### TEXT PASSAGE
__________________________________________________

What this dot point is asking

SEAB wants you to use SI prefixes fluently, to convert between prefixed units without arithmetic slips, and to make order-of-magnitude estimates that sanity-check a calculated answer. Estimation appears in Paper 1 multiple choice and as a discipline that protects you from absurd answers in every structured question.

The answer

The common SI prefixes

Each prefix is a power-of-ten multiplier attached to a unit.

Prefix	Symbol	Factor
tera	T	$10^{12}$
giga	G	$10^{9}$
mega	M	$10^{6}$
kilo	k	$10^{3}$
centi	c	$10^{-2}$
milli	m	$10^{-3}$
micro	$\mu$	$10^{-6}$
nano	n	$10^{-9}$
pico	p	$10^{-12}$

Reading a prefixed quantity means replacing the prefix by its factor: $5\ \text{nm} = 5 \times 10^{-9}\ \text{m}$ .

Converting between prefixed units

Convert to base units first, do the arithmetic, then re-prefix if needed. This avoids the classic error of mishandling squared or cubed prefixes.

__________________________________________________

Recorded data:
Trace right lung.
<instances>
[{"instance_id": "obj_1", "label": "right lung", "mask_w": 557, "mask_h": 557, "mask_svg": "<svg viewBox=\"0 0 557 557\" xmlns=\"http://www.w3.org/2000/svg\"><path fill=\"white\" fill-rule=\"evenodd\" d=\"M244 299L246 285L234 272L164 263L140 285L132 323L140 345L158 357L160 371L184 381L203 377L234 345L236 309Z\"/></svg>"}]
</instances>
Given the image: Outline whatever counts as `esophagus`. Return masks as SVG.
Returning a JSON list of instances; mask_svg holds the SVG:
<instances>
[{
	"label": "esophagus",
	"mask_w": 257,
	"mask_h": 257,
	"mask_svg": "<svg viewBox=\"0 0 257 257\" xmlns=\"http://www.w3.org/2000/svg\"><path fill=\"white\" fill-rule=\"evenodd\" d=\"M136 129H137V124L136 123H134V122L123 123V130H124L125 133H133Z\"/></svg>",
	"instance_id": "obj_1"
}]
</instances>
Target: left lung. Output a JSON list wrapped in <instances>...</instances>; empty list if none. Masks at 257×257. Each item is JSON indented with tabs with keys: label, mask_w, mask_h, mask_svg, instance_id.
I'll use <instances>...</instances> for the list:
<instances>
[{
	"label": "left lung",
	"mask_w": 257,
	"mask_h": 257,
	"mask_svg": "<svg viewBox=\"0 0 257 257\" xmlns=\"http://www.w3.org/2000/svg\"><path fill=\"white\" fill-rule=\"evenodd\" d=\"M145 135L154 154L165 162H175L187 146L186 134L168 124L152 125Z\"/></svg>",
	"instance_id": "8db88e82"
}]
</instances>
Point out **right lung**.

__________________________________________________

### WRITTEN EXERCISE A
Answer these questions from the SI prefixes passage:
(i) In which part of the exam does estimation appear as multiple choice?
(ii) What factor does the prefix "giga" stand for?
(iii) What error does converting to base units first help avoid?
### WRITTEN EXERCISE B
Reproduce the SI prefixes passage word for word, starting with "SEAB wants you" and going on through "every structured question.".

### TASK SOLUTION A
(i) Paper 1
(ii) $10^{9}$
(iii) Mishandling squared or cubed prefixes

### TASK SOLUTION B
SEAB wants you to use SI prefixes fluently, to convert between prefixed units without arithmetic slips, and to make order-of-magnitude estimates that sanity-check a calculated answer. Estimation appears in Paper 1 multiple choice and as a discipline that protects you from absurd answers in every structured question.